Use this file to discover all available pages before exploring further.

Overview

The Assistant helps you ask questions about an organisation’s portfolio in plain English. It is useful for quick checks, meeting preparation, and turning portfolio information into a short summary. Use it to ask about performance, exposures, investment activity, allocation, and recent movements.

Before you start

Check that you are in the right organisation. Include the period or topic in your question when timing matters.

Basic and advanced use

  • Basic use: ask for a short summary of performance, allocation, or recent movements.
  • Advanced use: ask focused questions before a meeting, then check the figures in dashboards, reports, documents, or transactions.

What to ask

Useful prompts include:
  • “Summarise portfolio performance for the current quarter.”
  • “What are the largest holdings?”
  • “Which currencies is the portfolio exposed to?”
  • “What changed recently?”
  • “Show me the main contributors to movement.”
  • “What should I review before the investment meeting?”
Keep questions specific when you need a focused answer. Include the period, entity, category, or topic where relevant.

Review the answer

Assistant answers should be treated as a working summary. Before sending information to clients, trustees, committees, or external advisers, check the underlying dashboard, reports, documents, or transactions. Pay particular attention to:
  • Date range.
  • Reporting currency.
  • Filters or entity scope.
  • Recently uploaded documents.
  • Transactions entered after the period being discussed.

Clear a conversation

Use Clear chat when you want to start again for the same organisation. This is useful before switching from one task to another, such as moving from a performance question to a reporting-pack question.

Good practice

1

Ask one clear question

Short, specific questions usually produce more useful answers.
2

Include the period

Mention dates such as “March quarter” or “year to date” when timing matters.
3

Use it for preparation

Ask for review points before meetings, then confirm the figures in reports or dashboards.
4

Do the final check

Review source information before sharing commentary externally.

* **Direction A**
According to the Assistant help page, what should you use when you want to start again for the same organization?
* **Direction B**
From the Assistant help page, extract word for word the passage from "The Assistant helps" up to and including "and recent movements.".

* **Information provided**
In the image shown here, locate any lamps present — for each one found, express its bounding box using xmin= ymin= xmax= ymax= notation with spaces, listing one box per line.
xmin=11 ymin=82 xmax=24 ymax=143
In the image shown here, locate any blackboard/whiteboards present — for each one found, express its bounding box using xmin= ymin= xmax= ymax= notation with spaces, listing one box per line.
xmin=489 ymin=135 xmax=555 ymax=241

* **Reply A**
Clear chat.

* **Reply B**
The Assistant helps you ask questions about an organisation’s portfolio in plain English. It is useful for quick checks, meeting preparation, and turning portfolio information into a short summary. Use it to ask about performance, exposures, investment activity, allocation, and recent movements.